Can our child attend Knox Classical School if both parents work outside of the home?

With careful planning and firm commitment to the school's philosophy of education, it's possible for both parents to work outside the home and for their children to thrive at Knox Classical School.  Since Monday and Wednesday are on-campus days, some teaching parents might pursue part-time work on those days.  Others might involve grandparents, relatives, or other caregivers in the at-home teaching.

At-School Days

What days are students on campus, and what days do students study at home?

Students are on campus on Mondays and Wednesdays and receive detailed assignments to complete at home with their parents on Tuesdays and Thursdays.  Our curriculum is designed to leave Friday as a flex day at least through fourth grade, allowing families to catch up on assignments, pursue further enrichment activities, or simply enjoy time together as a family.  

What are the hours of the at-school days?

We anticipate that school is in session from 8:15am — 3:30pm on Mondays and Wednesdays.

What is your ideal teacher-to-student ratio?

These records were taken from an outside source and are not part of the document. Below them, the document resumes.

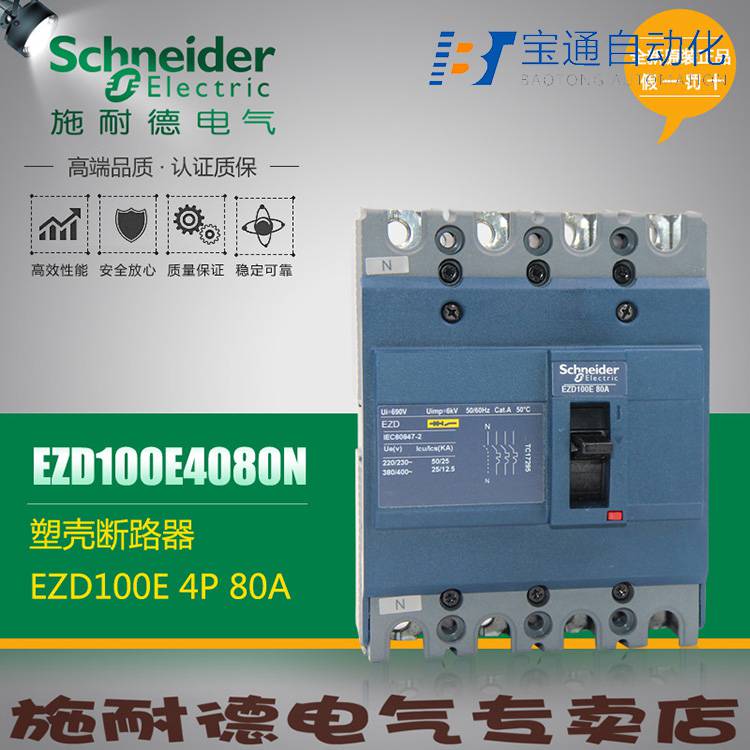 施耐德EZD630M/3P空气开关(直达2022已更新)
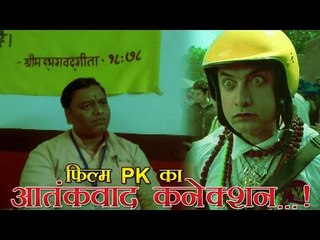 फिल्म pk का आतंकवाद कनेक्शन...!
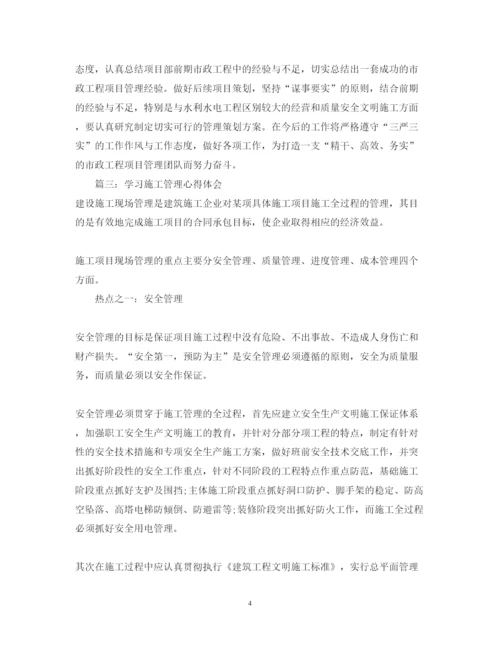 精编学习施工管理心得体会_施工管理学习个人总结范文.docx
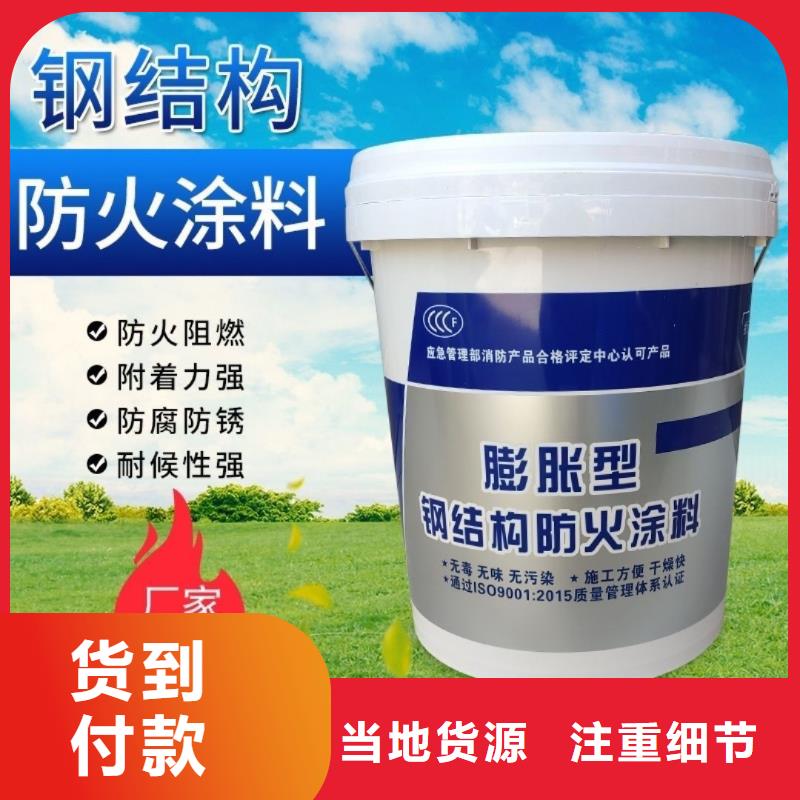 厚型防火涂料批發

Our goal is to keep classes limited to 12—16 students.  We believe that small class sizes allow for optimal teacher and student interaction and greatest mastery of the material. 

Where is the campus?

We meet at Providence Community Church, 10113 Lenexa Dr, Lenexa, KS 66215.

What security measures will be in place?

We're consulting with local law enforcement officers to implement best practices for student safety.  We'll train parents and students on all safety measures before school opens during Parent Bootcamp.

Will you require school uniforms?

Yes, we've established a uniform policy to help students embrace their vocation as students striving toward excellence, avoid social distractions related to attire, and as a security measure so that teachers and staff can easily identify students.  We also believe that using school uniforms will ultimately save parents money.  Our full uniform policy is available in our Family Handbook.

Statement of Faith & Denominational Affiliation

Are you affiliated with a particular church or denomination?

We are not affiliated with a particular church or denomination.  As indicated by our Statement of Faith, we are rooted firmly in the Protestant tradition and maintain a posture of Reformed "catholicity."  Our founding Board members are all members of Providence Community Church, but we look forward to partnering with like-minded members of other churches to help lead Knox Classical School.  

Is your theology instruction be linked to a particular church or denomination?

No.  Our theology instruction focuses on the tenets affirmed in our Statement of Faith, and parents, as the primary individuals charged by God to raise their children in the instruction of the Lord, are responsible for any other matters of doctrine.  For further details, please see our policy regarding secondary doctrine in our Family Handbook.

Who among your board members, faculty, staff, and families seeking admission to the school must agree with your Statement of Faith?

To maintain a distinctively Christ-centered community at Knox Classical School, our board members, faculty, staff, both parents of every student, and students grades 7-12 are all required to sign a statement affirming that they agree with and abide by our Statement of Faith.